**Page excerpt:**
1. Introduction

The ability to tailor and manipulate light in photonic lattices is an important topic of scientific investigations and practical applications in optics [1]. Photonic lattices or arrays of evanescently coupled waveguides are typical examples of structures where discrete effects and dynamics can be investigated. Light focused into one waveguide that linearly propagates along the waveguide array will tunnel to neighboring sites, exhibiting a characteristic diffraction pattern with the intensity mainly focused in the outer lobes. This phenomenon, called the discrete diffraction of light [2] was theoretically and experimentally observed in one-dimensional (1D) waveguide arrays [3] and two-dimensional (2D) photonic lattices [4]. It is also investigated in aperiodic photonic lattices [5–8] as well as in other systems, such as atomic photonic lattices [9–11].

The truncation of periodic photonic lattice causes an additional distortion in the periodicity and results in the formation of optical surface states that are analogous to the surface states in the electronic theory of periodic systems [12,13]. Optical self-trapped discrete surface waves - surface solitons - have been demonstrated in 1D waveguide arrays [14,15] and in 2D photonic lattices [16]. Physical systems with dimensionality crossover have attracted huge attention, for example, the continuous transformation of photonic lattice from one dimension to two dimensions [17]. In such systems, intermediate states can occur that do not exist in either 1D or 2D geometries. For these structures, there are still open questions: How, when and why does a system cross over from one to two dimensions?

Nondiffracting beams are convenient for the generation of 2D photonic lattices, since they can retain propagation-invariant structure even under weak nonlinearity [18]. There are four major nondiffracting beam families that are exact solutions of the Helmholtz equation in different coordinate systems [19,20]: plane waves in Cartesian, Bessel beams in circular cylindrical [21], Mathieu beams in elliptic cylindrical [22], and parabolic beams in parabolic cylindrical coordinates [23]. We opt for Mathieu beams, since they are used for optical lattice-writing that allows solitons or even elliptically shaped vortex solitons [24]. They are also used for the creation of different aperiodic photonic lattices by the optical induction technique in photorefractive crystals [8,25], as well as for particle manipulation [26].

**Dataset extract:**
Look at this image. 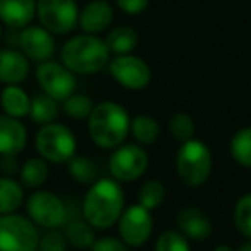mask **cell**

**Problems to solve:**
- a) Rewrite the photonic lattice introduction, starting with "The ability to" and going on through "photonic lattices [9–11].", with "evanescently coupled waveguides" changed to "closely spaced optical waveguides".
- b) According to the photonic lattice introduction, what are the four major families of nondiffracting beams?
- c) In the photonic lattice introduction, why do the authors choose Mathieu beams?

**Written responses:**
- a)
The ability to tailor and manipulate light in photonic lattices is an important topic of scientific investigations and practical applications in optics [1]. Photonic lattices or arrays of closely spaced optical waveguides are typical examples of structures where discrete effects and dynamics can be investigated. Light focused into one waveguide that linearly propagates along the waveguide array will tunnel to neighboring sites, exhibiting a characteristic diffraction pattern with the intensity mainly focused in the outer lobes. This phenomenon, called the discrete diffraction of light [2] was theoretically and experimentally observed in one-dimensional (1D) waveguide arrays [3] and two-dimensional (2D) photonic lattices [4]. It is also investigated in aperiodic photonic lattices [5–8] as well as in other systems, such as atomic photonic lattices [9–11].

- b) Plane waves, Bessel beams, Mathieu beams, and parabolic beams.

- c) They choose Mathieu beams because these beams are used for optical lattice-writing that allows solitons or even elliptically shaped vortex solitons.